[start of INPUT]

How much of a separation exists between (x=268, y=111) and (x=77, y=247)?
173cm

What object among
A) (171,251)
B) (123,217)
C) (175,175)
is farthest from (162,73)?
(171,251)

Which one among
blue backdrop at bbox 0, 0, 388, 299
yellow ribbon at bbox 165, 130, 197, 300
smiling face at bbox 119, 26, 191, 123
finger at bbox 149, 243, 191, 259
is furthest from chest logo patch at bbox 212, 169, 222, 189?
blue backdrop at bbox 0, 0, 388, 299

[end of INPUT]
[start of INPUT]

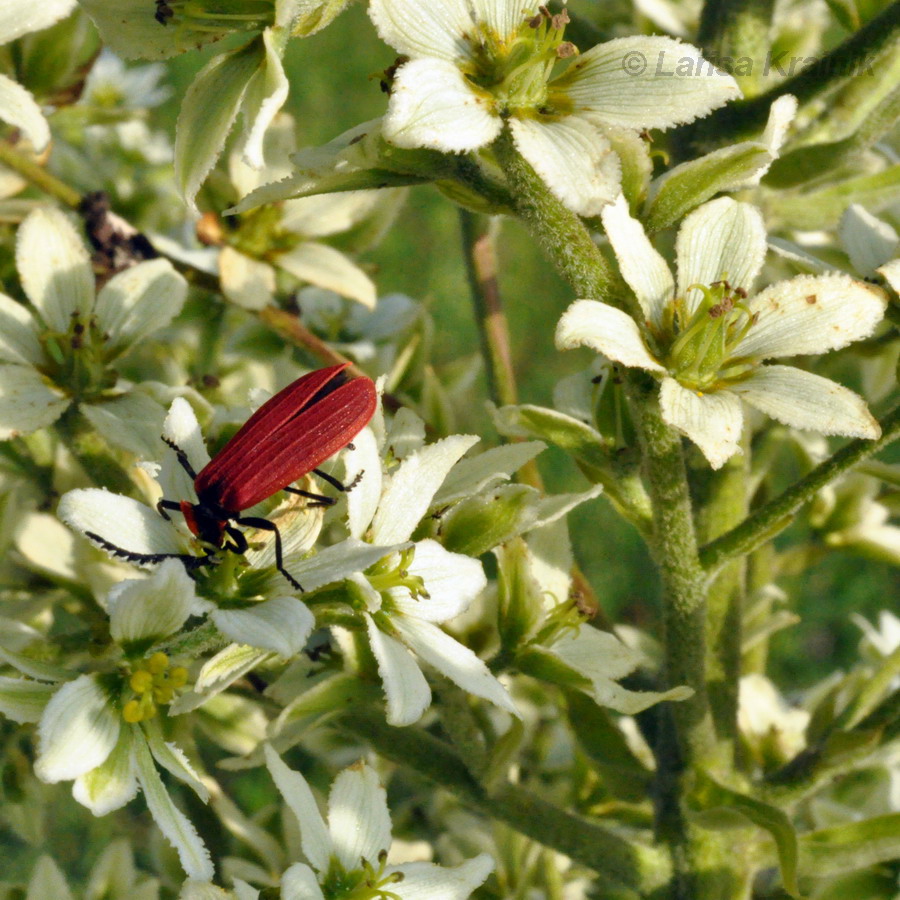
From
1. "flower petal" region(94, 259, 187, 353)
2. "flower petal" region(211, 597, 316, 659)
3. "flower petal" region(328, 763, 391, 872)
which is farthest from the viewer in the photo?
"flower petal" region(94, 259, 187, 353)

[end of INPUT]

== WHAT YOU NEED TO DO ==
Report each line of the listing above that contains the string "bbox", treating uppercase and lowercase as different.

== THE SOLUTION ==
blue backdrop at bbox 0, 0, 388, 299
yellow ribbon at bbox 165, 130, 197, 300
smiling face at bbox 119, 26, 191, 123
finger at bbox 149, 243, 191, 259
is furthest from chest logo patch at bbox 212, 169, 222, 189?
blue backdrop at bbox 0, 0, 388, 299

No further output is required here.